Introducing OpenSearch

July 24, 2007

Search and web feeds go together pretty naturally, as anyone who has set up some kind of vanity search feed knows. You go to your favorite Web 2.0 search engine and set up a query like http://web20.example.com/search=john+doe&ouptut=atom and search for "john doe," but rather than getting back results as the usual HTML web page, you get it back in Atom format. You can subscribe to this URL in your favorite feed reader, and you have all the useful features of web feeds attached to this search query. Most notably, rather than having to poll the search engine yourself and having to remember which results you have seen, your reader will simply alert you when there are new results. This simple but very useful concept is the core idea behind the OpenSearch specification.

OpenSearch was originally developed at Amazon.com's A9 incubator. It's a specification under the Creative Commons Attribution-ShareAlike License, covering discovery and description documents for search engines, expression of queries, and the convention of RSS 2.0 or Atom Web feed results.
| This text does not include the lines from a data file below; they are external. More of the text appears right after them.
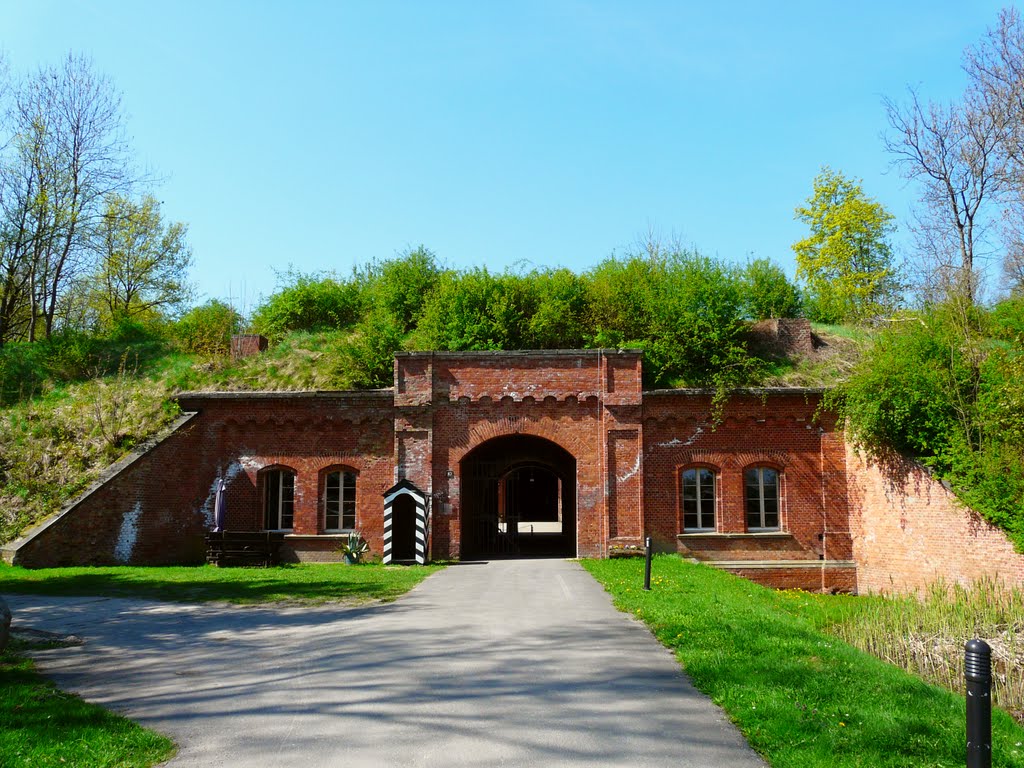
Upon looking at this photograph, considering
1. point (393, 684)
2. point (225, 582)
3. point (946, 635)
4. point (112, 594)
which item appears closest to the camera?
point (393, 684)

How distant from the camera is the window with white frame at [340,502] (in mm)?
19750

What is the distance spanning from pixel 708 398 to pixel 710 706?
533 inches

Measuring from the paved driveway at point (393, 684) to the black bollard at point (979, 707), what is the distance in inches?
57.3

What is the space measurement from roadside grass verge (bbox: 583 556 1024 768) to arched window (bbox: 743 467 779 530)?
834 centimetres

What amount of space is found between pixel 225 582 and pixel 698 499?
11.3 metres

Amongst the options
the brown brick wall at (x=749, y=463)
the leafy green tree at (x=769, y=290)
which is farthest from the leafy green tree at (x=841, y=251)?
the brown brick wall at (x=749, y=463)

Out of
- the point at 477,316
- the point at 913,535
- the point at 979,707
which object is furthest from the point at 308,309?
the point at 979,707

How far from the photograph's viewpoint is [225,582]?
14.7 metres

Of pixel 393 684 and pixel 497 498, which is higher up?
pixel 497 498

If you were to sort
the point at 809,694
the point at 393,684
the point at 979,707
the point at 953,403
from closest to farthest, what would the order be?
the point at 979,707, the point at 809,694, the point at 393,684, the point at 953,403

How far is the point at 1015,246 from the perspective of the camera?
21859 millimetres

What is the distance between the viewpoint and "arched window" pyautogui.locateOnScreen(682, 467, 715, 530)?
1912 cm

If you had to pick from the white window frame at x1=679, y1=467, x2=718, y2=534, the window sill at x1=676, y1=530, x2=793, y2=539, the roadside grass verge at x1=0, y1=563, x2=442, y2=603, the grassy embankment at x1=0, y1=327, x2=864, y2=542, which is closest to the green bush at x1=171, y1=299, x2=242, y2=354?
the grassy embankment at x1=0, y1=327, x2=864, y2=542

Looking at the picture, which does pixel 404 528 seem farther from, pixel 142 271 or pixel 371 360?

It is very RESTful in nature and complementary to the Atom Publishing Protocol (APP). In fact, many have called for OpenSearch to serve as the query aspect of APP, which provides a way to access identified or located results, but no mechanism for ad hoc query. With all this affinity to Atom and REST, OpenSearch is a natural topic for this Agile Web column. OpenSearch 1.0 is still the latest full version; it has been around since 2005. Version 1.1 is in beta, but has some important improvements and is thus the version I'll be discussing.
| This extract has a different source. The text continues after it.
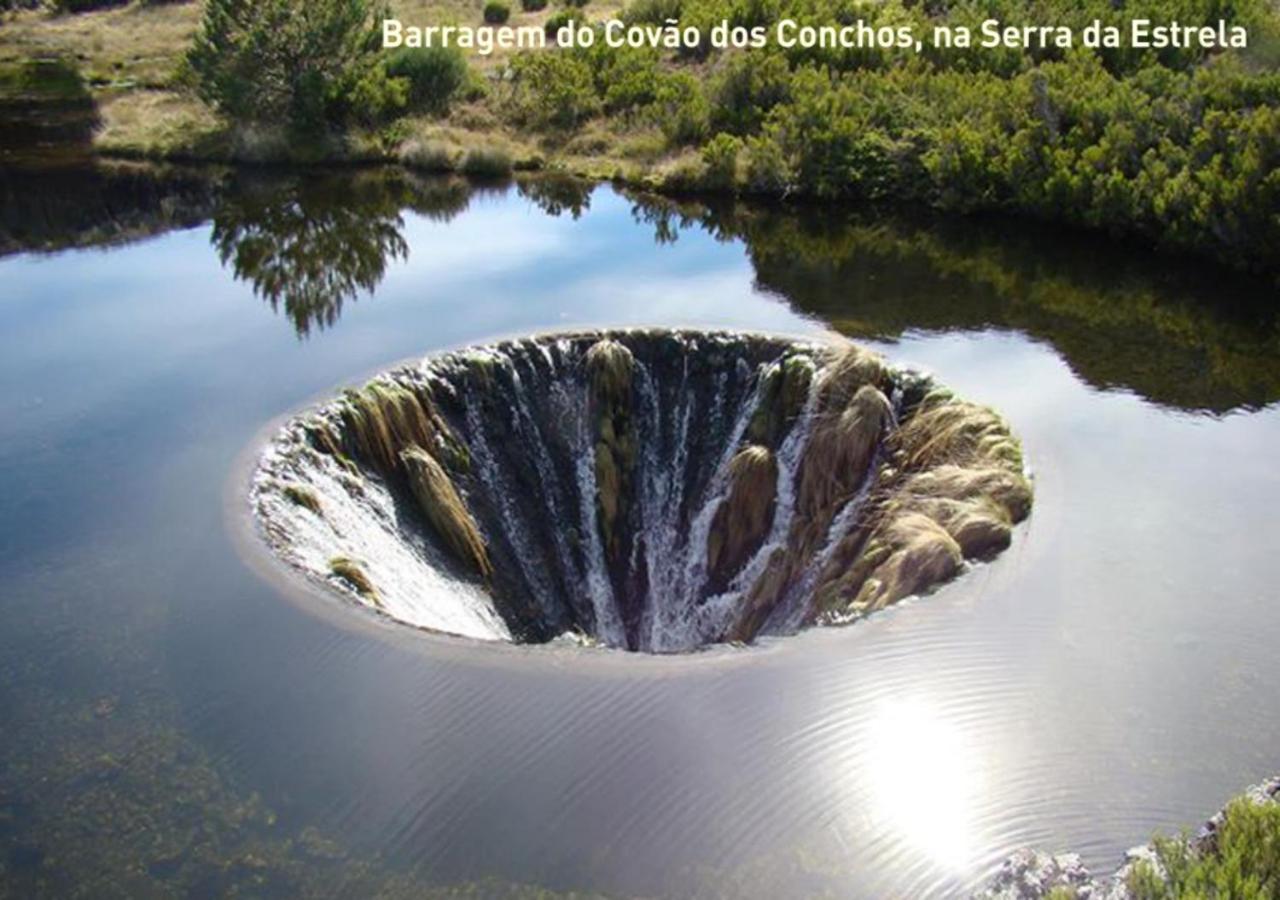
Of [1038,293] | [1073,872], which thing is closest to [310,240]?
[1038,293]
Finding a Suitable Search Engine

Once you've found a search engine, the first issue is learning more about it and, in particular, how to query it. The OpenSearch description document format is designed to provide this information. Listing 1 is a simple example describing a fictitious search engine for XML.com.

Listing 1: OpenSearch description document

  <?xml version="1.0" encoding="UTF-8"?>

<OpenSearchDescription xmlns="http://a9.com/-/spec/opensearch/1.1/"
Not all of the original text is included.